What This Means for the Future of NYC Dining
The story of 67 Burger New York is a cautionary tale for foodies. We often celebrate the new "hot" opening while ignoring the staples that have been feeding us for a decade.
When these places close, a piece of the neighborhood's character goes with them. The space at 67 Lafayette has seen other tenants, but for those of us who lived there in the 2000s, it will always be the burger joint.
If you want to support the current "67 Burgers" of the world, the advice is simple: Go eat there. Don't just order delivery—which eats up their margins with fees—but actually show up. Sit at the counter. Order a shake.
Actionable Insights for the Modern Diner:
- Check the Lease Status: If you have a favorite local spot, keep an eye on how long they've been there. Often, a 10-year or 15-year anniversary is when the "rent hike" danger zone begins.
- Order Direct: If you’re getting takeout from a local Brooklyn spot, call them or use their own website. GrubHub and UberEats take a massive cut that can be the difference between a restaurant staying open or closing.

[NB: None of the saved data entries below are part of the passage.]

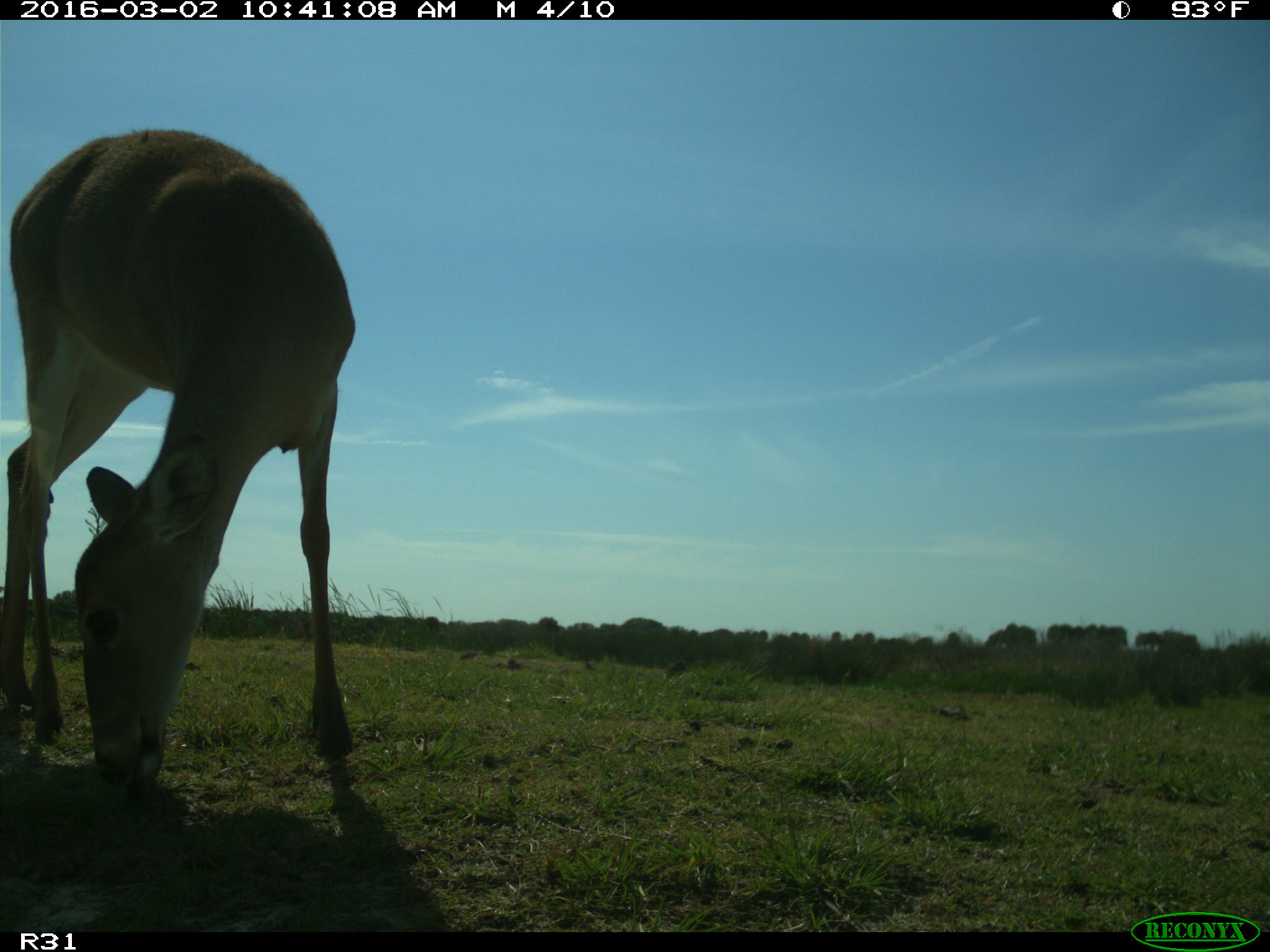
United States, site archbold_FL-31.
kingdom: Animalia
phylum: Chordata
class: Mammalia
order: Artiodactyla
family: Cervidae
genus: Odocoileus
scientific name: Odocoileus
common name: deer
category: unidentified deer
Unidentified deer (deer) (Odocoileus).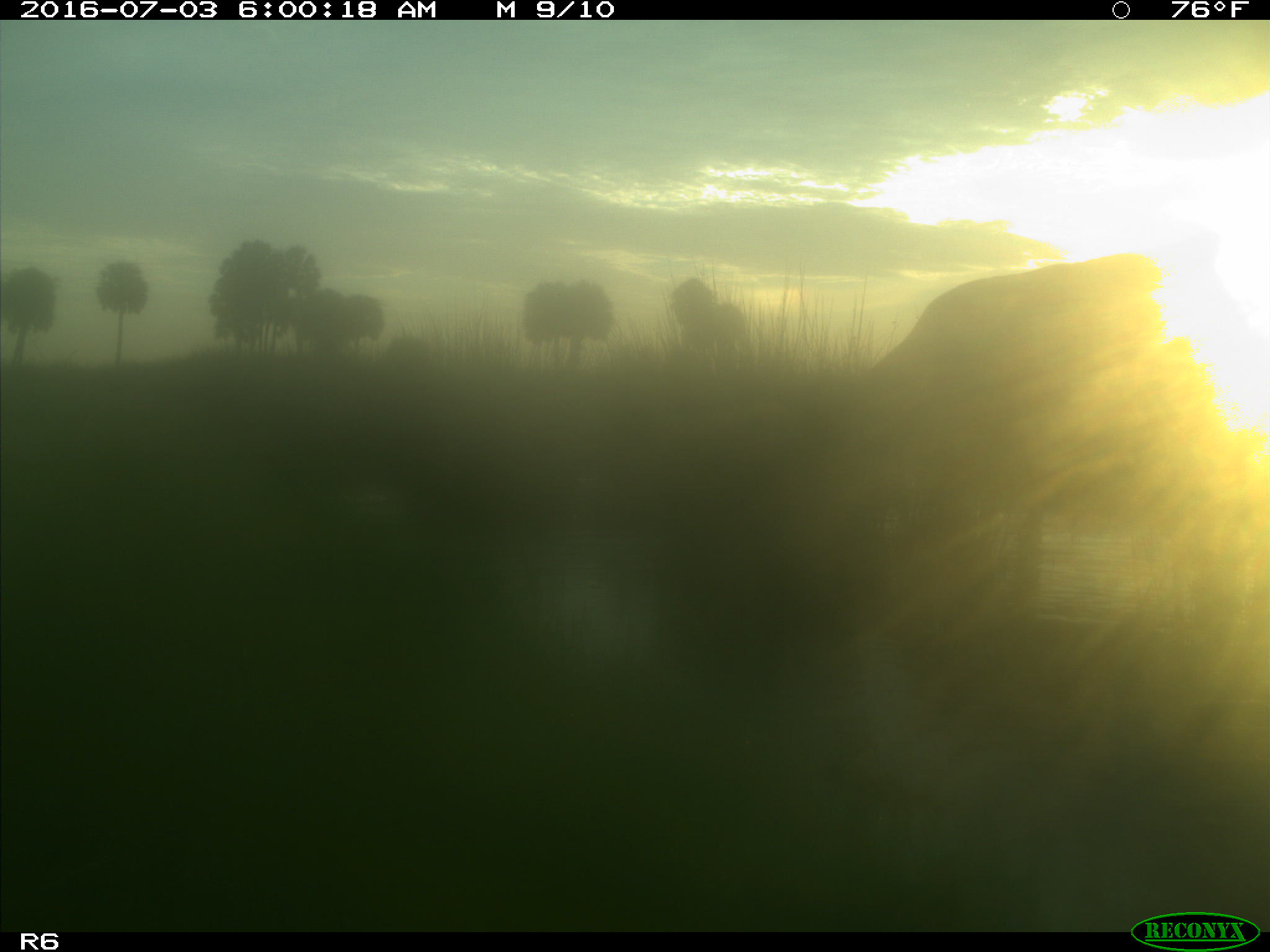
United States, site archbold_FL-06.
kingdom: Animalia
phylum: Chordata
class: Mammalia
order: Artiodactyla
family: Bovidae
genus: Bos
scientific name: Bos taurus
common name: domestic cow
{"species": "Bos taurus (domestic cow)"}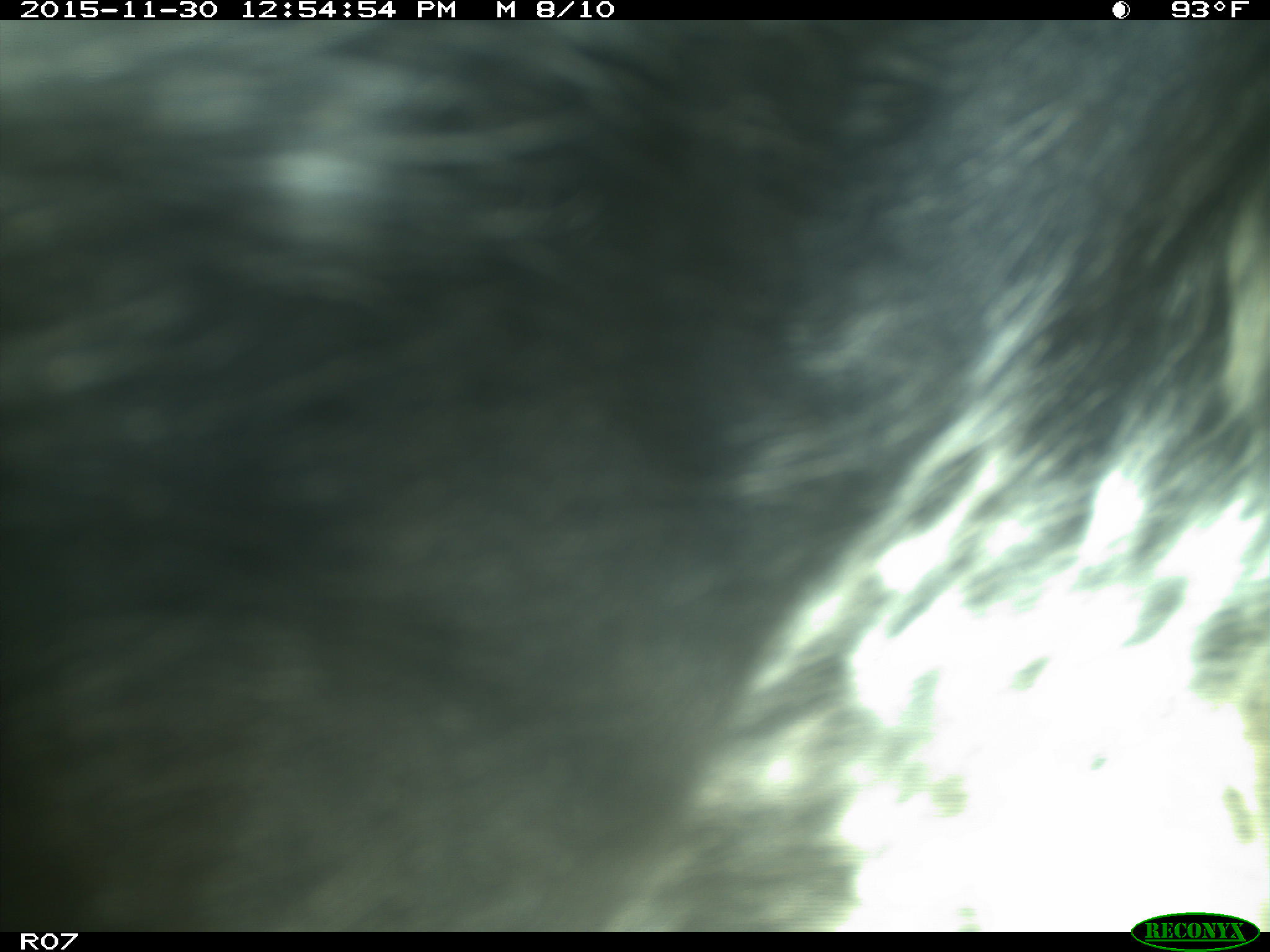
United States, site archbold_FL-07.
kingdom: Animalia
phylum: Chordata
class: Mammalia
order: Artiodactyla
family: Bovidae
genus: Bos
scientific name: Bos taurus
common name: domestic cow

- Look for "The Middle": Seek out those restaurants that aren't fast food but aren't fine dining. They are the most vulnerable part of the NYC food ecosystem right now.
- Explore the History: Understanding the history of spots like 67 Burger New York helps you appreciate the culinary map of the city beyond what’s currently trending on TikTok.
The "Best Burger in New York" lists will always change. New contenders will pop up with wagyu beef and truffle oil and gold flakes. But for a lot of people, the best burger was the one they could afford on a Tuesday night, three blocks from their apartment, served on a paper-lined plastic basket. That was the magic of 67 Burger. It wasn't trying to be the best in the world. It was just trying to be the best for its neighbors. And for thirteen years, it was.